Problem is, as a movie, as a self-contained story, as a narrative worth getting excited about and a spectacle that manages to make the blood race with electrifying magnetism, Hercules fails at virtually every turn. It’s plodding. It’s dramatically tedious. It’s unforgivably cliché. But, more than anything else, it’s borderline pointless, not a single thing of merit or of note taking place everything happening with a ho-hum banality that gets more than a little irksome as things laboriously progress.
The film takes its cues from the Radical Comic of the same name by Steve Moore, screenwriters Ryan J. Condal and Evan Spiliotopoulos (Battle for Terra)adapting it for the screen. Admittedly unfamiliar with the source material, all the same I can’t help but feel like the two have unintentionally ripped the guts out of Moore’s take on the classic myth, everything proceeding with a leaden sterility that’s more often than not downright annoying. There’s not a single new element on display, and as handsomely as the majority of the material is presented feeling anything close to an emotional attachment to the hero’s story or the events taking place is next to impossible.
I do like how the film tries to bend the legend into something human, something tangible, in some ways attempting to be a mythological variation on The Man Who Shot Liberty Valance showing how myth becomes truth and fiction can transform a man of a flesh and blood into an almost god-like legend. There is a wee bit of fun to be found in how Hercules’ fabled labors are reinterpreted. More than that, it’s interesting to see who their larger-than-life status affects the common soldier, the power and confidence they grant intriguing if not suitably palpable.

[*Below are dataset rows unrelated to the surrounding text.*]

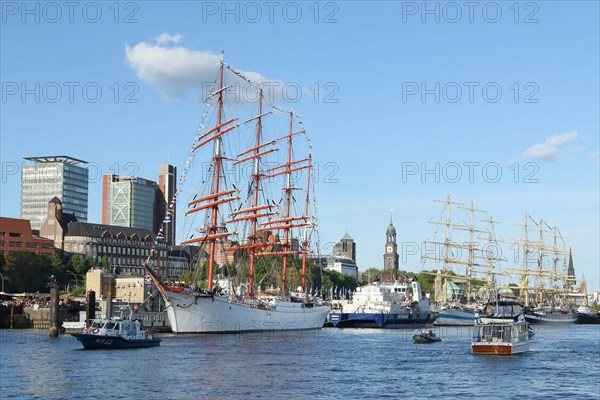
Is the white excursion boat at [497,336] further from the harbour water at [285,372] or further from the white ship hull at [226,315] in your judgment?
the white ship hull at [226,315]

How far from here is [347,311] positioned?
530ft

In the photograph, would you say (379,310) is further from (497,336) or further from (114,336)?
(114,336)

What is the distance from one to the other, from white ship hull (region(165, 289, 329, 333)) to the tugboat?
25134 millimetres

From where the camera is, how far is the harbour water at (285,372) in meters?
57.7

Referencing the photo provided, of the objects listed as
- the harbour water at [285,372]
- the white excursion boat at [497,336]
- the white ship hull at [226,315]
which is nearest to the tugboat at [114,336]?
the harbour water at [285,372]

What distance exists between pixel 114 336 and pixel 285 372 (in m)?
24.4

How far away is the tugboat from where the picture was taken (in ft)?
282

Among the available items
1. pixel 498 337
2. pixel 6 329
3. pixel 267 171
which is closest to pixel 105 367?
pixel 498 337

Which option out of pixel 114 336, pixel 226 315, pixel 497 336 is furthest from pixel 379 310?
pixel 114 336

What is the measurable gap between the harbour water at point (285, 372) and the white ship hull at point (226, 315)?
16160mm

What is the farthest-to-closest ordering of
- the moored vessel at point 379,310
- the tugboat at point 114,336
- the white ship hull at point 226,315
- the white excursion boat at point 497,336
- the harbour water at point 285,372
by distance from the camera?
the moored vessel at point 379,310 < the white ship hull at point 226,315 < the tugboat at point 114,336 < the white excursion boat at point 497,336 < the harbour water at point 285,372

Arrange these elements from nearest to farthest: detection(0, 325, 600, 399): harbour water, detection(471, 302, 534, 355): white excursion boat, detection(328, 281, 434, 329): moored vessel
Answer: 1. detection(0, 325, 600, 399): harbour water
2. detection(471, 302, 534, 355): white excursion boat
3. detection(328, 281, 434, 329): moored vessel

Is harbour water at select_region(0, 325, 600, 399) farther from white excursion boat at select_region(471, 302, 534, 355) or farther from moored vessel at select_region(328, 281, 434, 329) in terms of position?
moored vessel at select_region(328, 281, 434, 329)

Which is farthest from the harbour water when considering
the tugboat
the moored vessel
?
the moored vessel
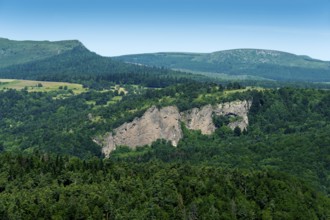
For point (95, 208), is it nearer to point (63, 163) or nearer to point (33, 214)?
point (33, 214)

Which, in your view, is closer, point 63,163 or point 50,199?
point 50,199

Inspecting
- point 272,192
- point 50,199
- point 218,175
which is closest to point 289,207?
point 272,192

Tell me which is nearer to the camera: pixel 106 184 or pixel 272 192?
pixel 106 184

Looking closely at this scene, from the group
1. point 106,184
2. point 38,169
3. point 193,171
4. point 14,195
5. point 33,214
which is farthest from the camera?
point 193,171

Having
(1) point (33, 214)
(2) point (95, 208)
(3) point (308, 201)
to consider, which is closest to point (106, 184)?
(2) point (95, 208)

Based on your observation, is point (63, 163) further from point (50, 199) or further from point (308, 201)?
point (308, 201)

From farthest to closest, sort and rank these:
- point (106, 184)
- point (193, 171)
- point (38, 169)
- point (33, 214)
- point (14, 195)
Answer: point (193, 171) < point (38, 169) < point (106, 184) < point (14, 195) < point (33, 214)
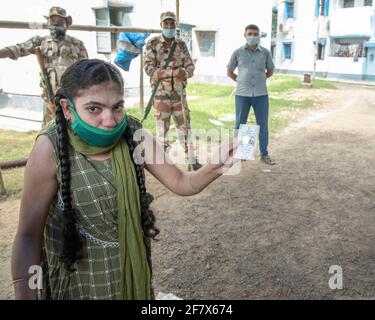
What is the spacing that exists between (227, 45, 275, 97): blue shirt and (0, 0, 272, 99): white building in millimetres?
4604

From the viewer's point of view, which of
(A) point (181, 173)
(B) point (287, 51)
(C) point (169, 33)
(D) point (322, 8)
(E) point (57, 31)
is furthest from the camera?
(B) point (287, 51)

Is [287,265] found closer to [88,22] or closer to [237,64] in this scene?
[237,64]

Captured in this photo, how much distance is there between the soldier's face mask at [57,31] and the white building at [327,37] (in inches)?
820

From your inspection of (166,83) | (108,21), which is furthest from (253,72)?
(108,21)

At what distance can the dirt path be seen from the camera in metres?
2.88

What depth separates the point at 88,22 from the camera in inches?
359

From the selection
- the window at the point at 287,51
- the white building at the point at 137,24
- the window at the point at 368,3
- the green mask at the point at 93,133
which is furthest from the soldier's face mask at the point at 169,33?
the window at the point at 287,51

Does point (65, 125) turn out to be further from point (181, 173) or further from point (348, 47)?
point (348, 47)

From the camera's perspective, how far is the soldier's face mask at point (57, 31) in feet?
14.8

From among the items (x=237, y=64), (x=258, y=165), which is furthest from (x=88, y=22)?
(x=258, y=165)

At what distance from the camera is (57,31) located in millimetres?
4539

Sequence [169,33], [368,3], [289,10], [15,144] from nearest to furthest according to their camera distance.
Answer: [169,33]
[15,144]
[368,3]
[289,10]

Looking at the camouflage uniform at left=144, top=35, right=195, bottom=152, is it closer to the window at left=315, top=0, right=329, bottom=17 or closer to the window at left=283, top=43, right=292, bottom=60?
the window at left=315, top=0, right=329, bottom=17

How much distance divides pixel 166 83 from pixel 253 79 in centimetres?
134
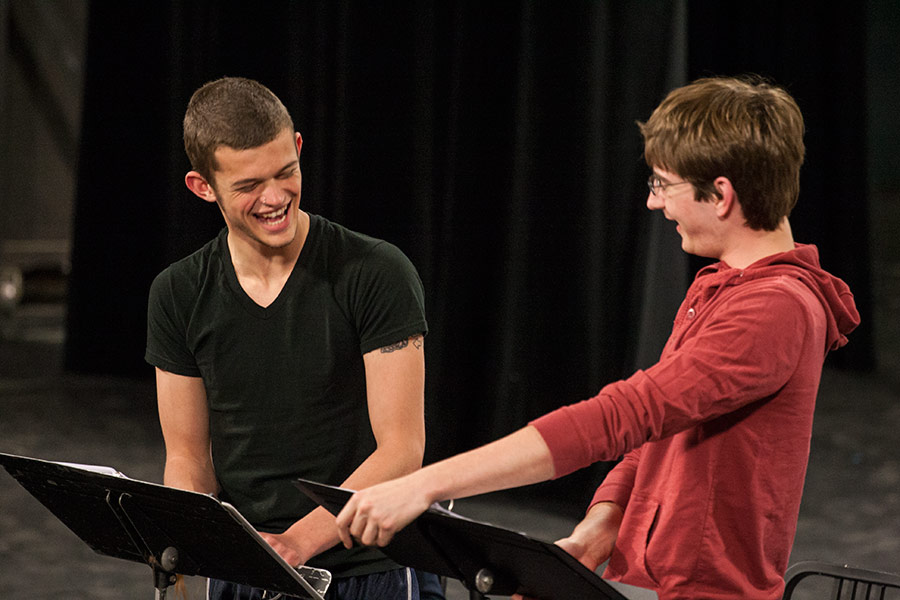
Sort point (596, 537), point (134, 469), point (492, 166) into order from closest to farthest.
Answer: point (596, 537), point (492, 166), point (134, 469)

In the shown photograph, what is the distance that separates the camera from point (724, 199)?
4.34 feet

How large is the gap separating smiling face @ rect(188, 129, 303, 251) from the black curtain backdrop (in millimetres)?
2004

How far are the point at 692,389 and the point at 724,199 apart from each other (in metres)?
0.25

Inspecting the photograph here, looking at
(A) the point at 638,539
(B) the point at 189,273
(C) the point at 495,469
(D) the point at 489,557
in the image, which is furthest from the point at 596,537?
(B) the point at 189,273

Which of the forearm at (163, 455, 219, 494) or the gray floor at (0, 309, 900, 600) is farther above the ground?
the forearm at (163, 455, 219, 494)

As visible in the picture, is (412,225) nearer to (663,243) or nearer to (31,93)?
(663,243)

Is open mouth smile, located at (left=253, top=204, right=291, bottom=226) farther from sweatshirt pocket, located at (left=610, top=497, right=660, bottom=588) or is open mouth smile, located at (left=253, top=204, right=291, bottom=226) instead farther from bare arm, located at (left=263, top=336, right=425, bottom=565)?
sweatshirt pocket, located at (left=610, top=497, right=660, bottom=588)

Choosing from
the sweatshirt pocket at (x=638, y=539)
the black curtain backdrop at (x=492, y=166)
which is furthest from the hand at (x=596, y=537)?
the black curtain backdrop at (x=492, y=166)

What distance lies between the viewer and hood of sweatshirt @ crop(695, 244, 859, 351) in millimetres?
1312

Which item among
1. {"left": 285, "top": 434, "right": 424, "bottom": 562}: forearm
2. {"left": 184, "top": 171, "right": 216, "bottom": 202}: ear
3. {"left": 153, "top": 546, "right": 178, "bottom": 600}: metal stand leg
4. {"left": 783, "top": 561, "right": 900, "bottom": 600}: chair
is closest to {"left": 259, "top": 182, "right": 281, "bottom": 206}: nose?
{"left": 184, "top": 171, "right": 216, "bottom": 202}: ear

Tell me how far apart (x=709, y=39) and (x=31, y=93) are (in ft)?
16.3

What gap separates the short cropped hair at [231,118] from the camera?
174 centimetres

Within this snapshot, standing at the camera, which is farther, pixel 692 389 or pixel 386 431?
pixel 386 431

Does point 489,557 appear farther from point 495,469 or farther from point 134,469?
point 134,469
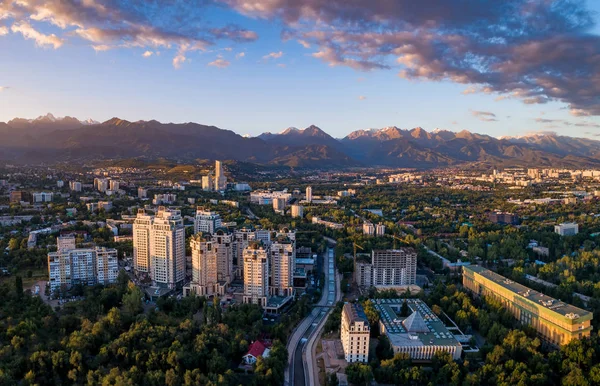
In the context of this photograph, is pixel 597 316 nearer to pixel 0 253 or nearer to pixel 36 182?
pixel 0 253

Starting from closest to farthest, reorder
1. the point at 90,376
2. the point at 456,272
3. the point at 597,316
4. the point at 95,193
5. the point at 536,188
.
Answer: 1. the point at 90,376
2. the point at 597,316
3. the point at 456,272
4. the point at 95,193
5. the point at 536,188

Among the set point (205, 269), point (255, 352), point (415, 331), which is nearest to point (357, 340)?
point (415, 331)

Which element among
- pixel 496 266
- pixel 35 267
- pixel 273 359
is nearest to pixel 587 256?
pixel 496 266

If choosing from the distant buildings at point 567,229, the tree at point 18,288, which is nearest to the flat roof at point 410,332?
the tree at point 18,288

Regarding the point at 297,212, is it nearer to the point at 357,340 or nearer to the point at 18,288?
the point at 18,288

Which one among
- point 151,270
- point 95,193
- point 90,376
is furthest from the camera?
point 95,193

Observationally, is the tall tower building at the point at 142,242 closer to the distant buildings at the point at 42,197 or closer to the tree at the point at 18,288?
the tree at the point at 18,288
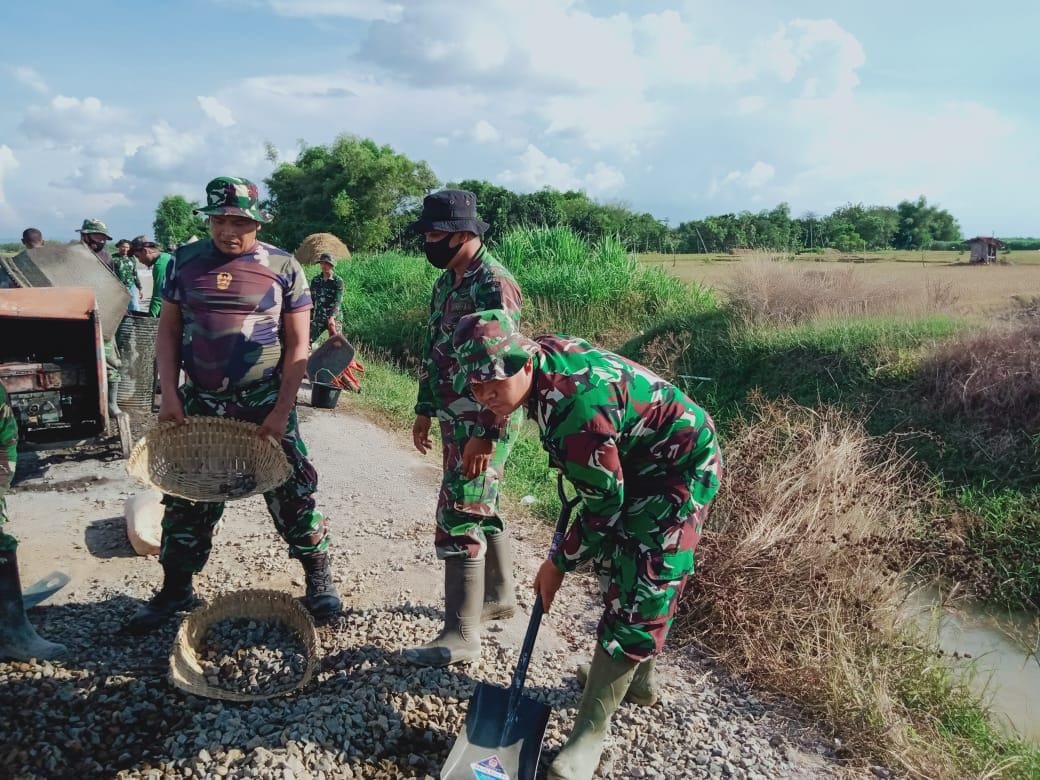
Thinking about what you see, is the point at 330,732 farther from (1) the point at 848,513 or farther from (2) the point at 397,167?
(2) the point at 397,167

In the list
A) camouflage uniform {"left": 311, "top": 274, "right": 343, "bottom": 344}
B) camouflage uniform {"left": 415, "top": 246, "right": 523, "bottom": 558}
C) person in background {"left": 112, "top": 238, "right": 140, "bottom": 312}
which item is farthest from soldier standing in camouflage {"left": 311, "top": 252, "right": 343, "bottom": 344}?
camouflage uniform {"left": 415, "top": 246, "right": 523, "bottom": 558}

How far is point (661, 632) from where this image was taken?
2561 mm

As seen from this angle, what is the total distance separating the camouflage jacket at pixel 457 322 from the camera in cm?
313

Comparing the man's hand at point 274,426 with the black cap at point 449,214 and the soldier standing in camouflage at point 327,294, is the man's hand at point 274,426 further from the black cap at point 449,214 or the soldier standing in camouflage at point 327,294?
the soldier standing in camouflage at point 327,294

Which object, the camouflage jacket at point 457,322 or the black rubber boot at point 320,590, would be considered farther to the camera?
the black rubber boot at point 320,590

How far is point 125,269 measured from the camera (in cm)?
963

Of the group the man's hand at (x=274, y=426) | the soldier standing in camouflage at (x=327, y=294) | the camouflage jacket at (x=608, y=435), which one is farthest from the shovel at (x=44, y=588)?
the soldier standing in camouflage at (x=327, y=294)

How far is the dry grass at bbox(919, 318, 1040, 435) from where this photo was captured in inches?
297

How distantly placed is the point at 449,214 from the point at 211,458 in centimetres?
148

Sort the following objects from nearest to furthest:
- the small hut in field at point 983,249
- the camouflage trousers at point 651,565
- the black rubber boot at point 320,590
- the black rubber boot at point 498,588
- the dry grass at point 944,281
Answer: the camouflage trousers at point 651,565
the black rubber boot at point 320,590
the black rubber boot at point 498,588
the dry grass at point 944,281
the small hut in field at point 983,249

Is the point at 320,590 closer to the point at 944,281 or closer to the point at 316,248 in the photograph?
the point at 944,281

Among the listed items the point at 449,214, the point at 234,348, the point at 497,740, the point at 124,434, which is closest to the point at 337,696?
the point at 497,740

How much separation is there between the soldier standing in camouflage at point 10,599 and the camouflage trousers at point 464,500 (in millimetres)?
1724

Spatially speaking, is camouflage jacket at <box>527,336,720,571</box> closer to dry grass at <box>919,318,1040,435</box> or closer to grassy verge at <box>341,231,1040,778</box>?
grassy verge at <box>341,231,1040,778</box>
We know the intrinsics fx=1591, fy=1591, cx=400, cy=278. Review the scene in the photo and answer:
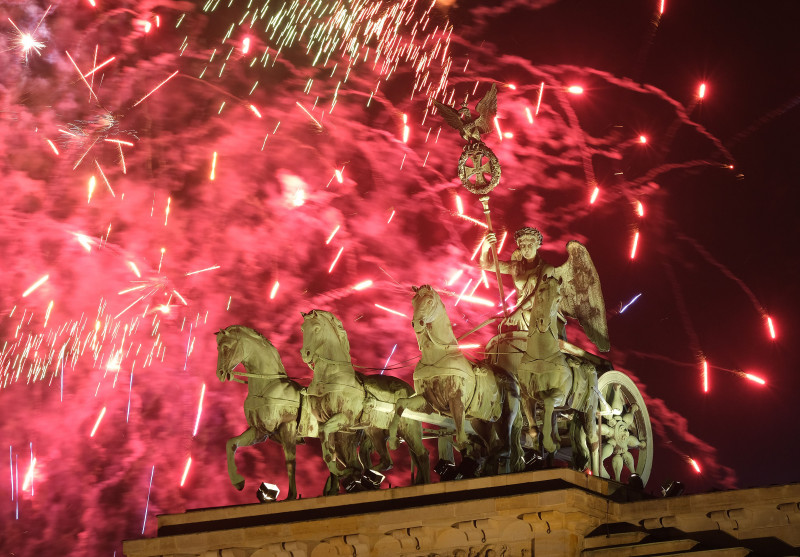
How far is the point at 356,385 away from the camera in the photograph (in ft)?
56.6

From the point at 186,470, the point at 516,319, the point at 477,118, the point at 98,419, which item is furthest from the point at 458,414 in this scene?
the point at 98,419

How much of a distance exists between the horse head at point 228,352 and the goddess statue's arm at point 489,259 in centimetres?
312

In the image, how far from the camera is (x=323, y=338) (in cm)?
1739

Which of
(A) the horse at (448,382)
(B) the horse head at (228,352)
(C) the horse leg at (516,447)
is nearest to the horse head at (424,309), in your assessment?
(A) the horse at (448,382)

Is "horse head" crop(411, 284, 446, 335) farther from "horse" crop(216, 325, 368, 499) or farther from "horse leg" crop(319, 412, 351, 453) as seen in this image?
"horse" crop(216, 325, 368, 499)

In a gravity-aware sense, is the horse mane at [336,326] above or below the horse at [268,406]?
above

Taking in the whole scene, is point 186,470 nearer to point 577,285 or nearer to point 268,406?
point 268,406

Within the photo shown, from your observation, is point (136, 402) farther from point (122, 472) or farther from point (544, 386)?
point (544, 386)

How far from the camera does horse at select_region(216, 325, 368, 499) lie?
57.1ft

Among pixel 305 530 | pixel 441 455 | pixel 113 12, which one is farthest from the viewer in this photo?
pixel 113 12

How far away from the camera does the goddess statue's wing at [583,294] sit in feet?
61.3

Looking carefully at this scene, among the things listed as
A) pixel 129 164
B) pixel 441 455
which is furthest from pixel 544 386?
pixel 129 164

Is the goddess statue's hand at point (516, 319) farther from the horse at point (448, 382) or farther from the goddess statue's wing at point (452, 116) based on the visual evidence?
the goddess statue's wing at point (452, 116)

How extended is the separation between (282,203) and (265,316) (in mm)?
1746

But all the same, I simply did not care about Hercules or his struggles, had little interest whether he and his ragtag team of fellow mercenaries would meet with success and thus save a kingdom from tyrannical rule. More, I couldn’t help but scratch my head at just how stupid he and his compatriots were acting, the truth behind the real evil pulling the behind-the-scenes string clear from the get-go. Throw in a third act appearance by a final duplicitous charlatan that comes out of nowhere and is as dumb as it is forgone and the whole thing is a head-scratching failure of the first degree. There’s nothing to get excited about and even less to be interested in, the only question for me being whether or not I’d manage to stay awake all the way until the end even though the film features a pleasantly brief 98-minute running time.
The plot? Hercules and his team (which includes Rufus Sewell, Ian McShane and Headhunters star Aksel Hennie) agree to train the army of the Thracian Lord Cotys (John Hurt) in his fight against the powerful Rhesus (Tobias Santelmann), his forces apparently laying waste to the surrounding lands with his eyes set on conquering the capital. During the campaign the warrior learns much about himself and what true heroism ultimately entails, everything building to feats of strengths and courage with the potential power to free a troubled land from the rule of a despotic blood-thirsty leader.
All of which could have been fine had it all not felt so rudimentary and way too familiar. There are training montages, rousing speeches and many instances of astonishing daring-do yet none of it gets the pulse racing in a way that’s even slightly noticeable. More than that, it all builds to a clunky, ham-fisted conclusion that feels ripped from a half-a-dozen other fantasy-adventures, not a single second standing out in a way that could be construed as even faintly memorable.
Johnson tries, as does the rest of the cast, and I can’t say there isn’t potential to be found in the seeds of the story that can be traced back to Moore’s apparently much-lauded comic book. But as good as Ratner is at staging sequences of massive action, and he’s quite good indeed, that doesn’t mean he’s ended up making a film I could give one whole heck of a lot about one way or another. Hercules isn’t the worst movie I’ve seen this year, it’s not even the worst one featuring this particular character, but that doesn’t make it any more worthwhile, and as such it’s doubtful I’m going to be thinking about it again anytime soon.